[英]Creating a hierarchical dictionary from DataFrame column
I have a dataframe like this;我有一个这样的数据框;
+------------+------------+-------+
| Date | Total Cars | Lanes |
+------------+------------+-------+
| 2019-10-20 | 5 | 2 |
| 2019-10-23 | 15 | 3 |
| 2020-01-20 | 23 | 2 |
+------------+------------+-------+
I want to return a dictionary like this;我想返回这样的字典;
{
"y2019":{
"Year Total Cars":20,
"Year Total Lanes":5,
"M10":{
"Month All Cars":20,
"Month All Lanes":5,
"Day20":{
"Day All Cars":5,
"Day All Lanes":2
},
"Day 23":{
"Day All Cars":15,
"Day All Lanes":3
}
}
},
"y2020":{
"Year Total Cars":23,
"Year Total Lanes":2,
"M10":{
"Month Total Cars":23,
"Month Total Lanes":2,
"Day20":{
"Day All Cars":23,
"Day All Lanes":2
}
}
}
}
So far Tried to use df.resample and tried to create a nested dict out of this but wasn't successful.到目前为止尝试使用 df.resample 并尝试从中创建一个嵌套的 dict 但没有成功。 Are there any other elegant ways to tackle this in Pandas?在 Pandas 中还有其他优雅的方法来解决这个问题吗?
I tried to unpack dates into YMD and added these as into the dataframe.我试图将日期解压缩到 YMD 中并将它们添加到数据框中。 Then I created a groupby object to iterate through.然后我创建了一个 groupby 对象来迭代。
date_counter_df.loc[:,'year'] = [x.year for x in date_counter_df.index]
date_counter_df.loc[:,'month'] = [x.month for x in date_counter_df.index]

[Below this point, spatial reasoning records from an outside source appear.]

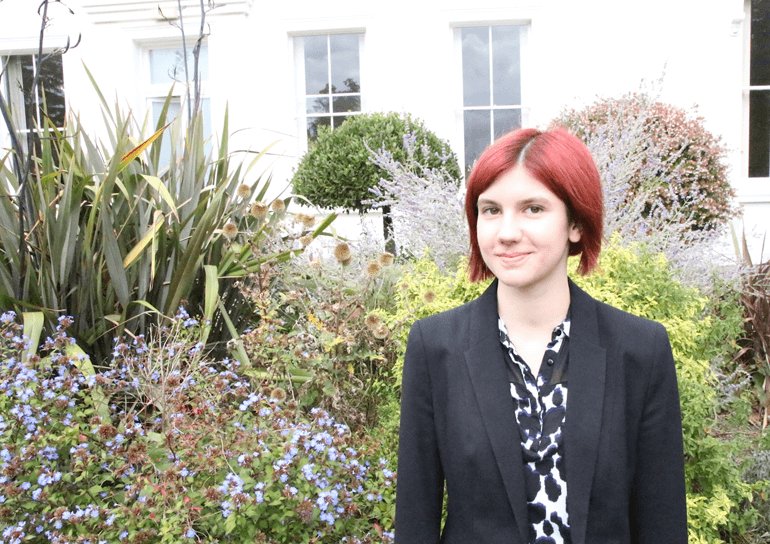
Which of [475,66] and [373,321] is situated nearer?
[373,321]

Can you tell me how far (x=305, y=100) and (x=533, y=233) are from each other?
7273mm

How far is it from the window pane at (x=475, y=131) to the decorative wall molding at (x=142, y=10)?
309cm

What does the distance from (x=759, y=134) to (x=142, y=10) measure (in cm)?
788

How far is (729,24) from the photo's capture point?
23.2 feet

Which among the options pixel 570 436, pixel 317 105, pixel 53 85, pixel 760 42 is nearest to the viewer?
pixel 570 436

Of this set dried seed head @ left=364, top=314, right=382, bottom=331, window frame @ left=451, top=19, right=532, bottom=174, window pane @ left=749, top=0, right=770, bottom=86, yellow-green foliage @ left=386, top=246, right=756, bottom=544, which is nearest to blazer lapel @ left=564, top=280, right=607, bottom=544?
yellow-green foliage @ left=386, top=246, right=756, bottom=544

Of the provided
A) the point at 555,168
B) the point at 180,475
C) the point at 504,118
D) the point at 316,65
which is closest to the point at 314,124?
the point at 316,65

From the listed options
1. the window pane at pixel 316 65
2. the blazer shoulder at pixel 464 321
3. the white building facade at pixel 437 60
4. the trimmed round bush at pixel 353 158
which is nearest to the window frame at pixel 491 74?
the white building facade at pixel 437 60

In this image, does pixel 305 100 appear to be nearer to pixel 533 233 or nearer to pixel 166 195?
pixel 166 195

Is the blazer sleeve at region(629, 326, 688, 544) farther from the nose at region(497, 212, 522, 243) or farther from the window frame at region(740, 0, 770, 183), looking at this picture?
the window frame at region(740, 0, 770, 183)

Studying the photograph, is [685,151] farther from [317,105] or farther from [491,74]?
[317,105]

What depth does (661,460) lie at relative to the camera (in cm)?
124

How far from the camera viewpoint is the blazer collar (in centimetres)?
117

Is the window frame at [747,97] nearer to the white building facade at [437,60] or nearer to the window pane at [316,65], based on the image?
the white building facade at [437,60]
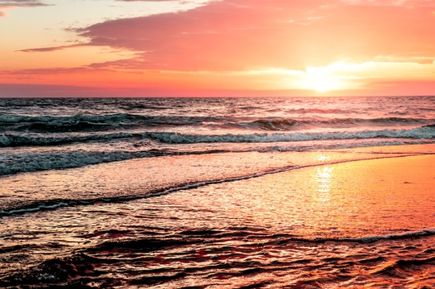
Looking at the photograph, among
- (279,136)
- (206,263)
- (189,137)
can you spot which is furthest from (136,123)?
(206,263)

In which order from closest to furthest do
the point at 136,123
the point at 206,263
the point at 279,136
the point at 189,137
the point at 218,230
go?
the point at 206,263, the point at 218,230, the point at 189,137, the point at 279,136, the point at 136,123

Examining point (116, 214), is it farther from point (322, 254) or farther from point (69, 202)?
point (322, 254)

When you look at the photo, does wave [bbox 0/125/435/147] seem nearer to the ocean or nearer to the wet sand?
the ocean

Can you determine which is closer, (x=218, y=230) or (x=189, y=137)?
(x=218, y=230)

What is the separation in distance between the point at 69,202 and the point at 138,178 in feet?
10.9

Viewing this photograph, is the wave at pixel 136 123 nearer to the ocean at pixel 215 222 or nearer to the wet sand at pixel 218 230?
the ocean at pixel 215 222

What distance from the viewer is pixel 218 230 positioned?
700 centimetres

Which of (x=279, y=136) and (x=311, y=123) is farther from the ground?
(x=311, y=123)

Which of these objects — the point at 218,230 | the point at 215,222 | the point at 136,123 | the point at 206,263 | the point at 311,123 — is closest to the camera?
the point at 206,263

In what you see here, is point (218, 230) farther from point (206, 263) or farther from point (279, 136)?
point (279, 136)

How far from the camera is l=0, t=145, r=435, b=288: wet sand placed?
16.9 feet

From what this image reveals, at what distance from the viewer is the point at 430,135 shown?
3036 centimetres

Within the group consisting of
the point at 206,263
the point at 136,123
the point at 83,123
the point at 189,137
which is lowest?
the point at 206,263

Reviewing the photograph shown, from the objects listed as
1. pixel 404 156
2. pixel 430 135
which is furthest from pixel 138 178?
pixel 430 135
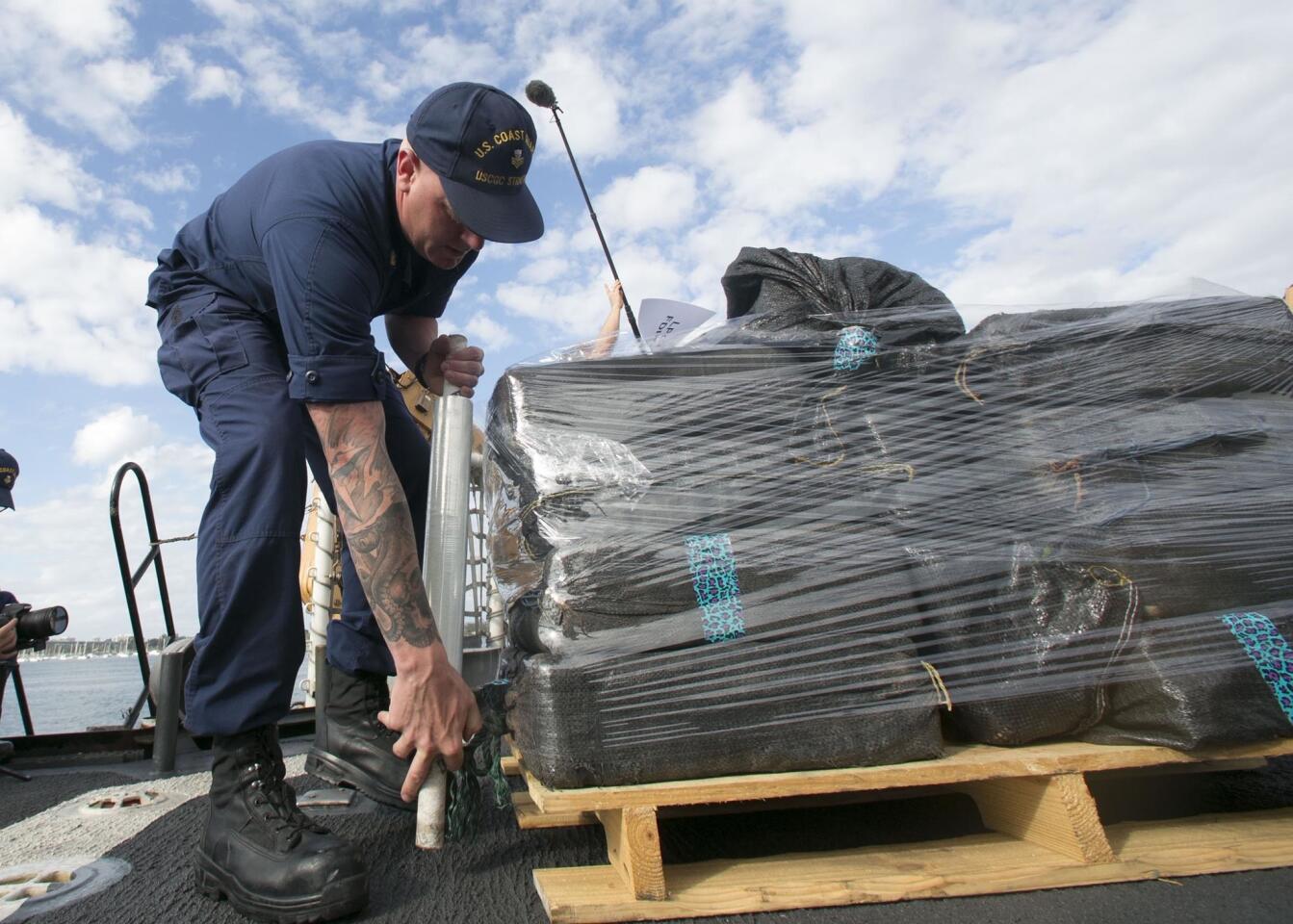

date_counter_df.loc[:,'day'] = [x.day for x in date_counter_df.index]
result = {}
for to_unpack, df_res in date_counter_df.groupby(['year','month','day']):
year, month, day = to_unpack
try:
result[year]
except KeyError:
result[year] = {}
try:
result[year][month]
except KeyError:
result[year][month] = {}
try:
result[year][month][day]
except KeyError:
result[year][month][day] = {}
result[year][month][day] = df_res
Result looks like this from the original dataset;原始数据集的结果是这样的;
{2019: {10: {17: sensor-id Totalt i retning Kristiansand Totalt i retning Oslo \
Date
2019-10-17 11219V22151 0 0
1 2 3 4 Totalt Totalt i retning Fianex Rv 415 \
Date
2019-10-17 2702 2615 0 0 5317 2614
Totalt i retning Stølen X Rv 420 year month day
Date
2019-10-17 2703 2019 10 17 ,
30: sensor-id Totalt i retning Kristiansand Totalt i retning Oslo \
Date
2019-10-30 11219V22151 0 0
1 2 3 4 Totalt Totalt i retning Fianex Rv 415 \
Date
2019-10-30 2729 2589 0 0 5318 2589
Totalt i retning Stølen X Rv 420 year month day
Date
2019-10-30 2729 2019 10 30 },
12: {28: sensor-id Totalt i retning Kristiansand Totalt i retning Oslo \
Date
2019-12-28 61942V2809673 3134 3461
1 2 3 4 Totalt Totalt i retning Fianex Rv 415 \
Date
2019-12-28 333 494 2801 2967 6595 0
Totalt i retning Stølen X Rv 420 year month day
Date
2019-12-28 0 2019 12 28 }},
2020: {2: {19: sensor-id Totalt i retning Kristiansand Totalt i retning Oslo \
Date
2020-02-19 71445V2809674 5006 5202
1 2 3 4 Totalt Totalt i retning Fianex Rv 415 \
Date
2020-02-19 686 747 4320 4455 10208 0
Totalt i retning Stølen X Rv 420 year month day
Date
2020-02-19 0 2020 2 19 }}}
Now I only will need to add the totals for both Years and Months as dict items.现在我只需要将 Years 和 Months 的总数添加为 dict 项目。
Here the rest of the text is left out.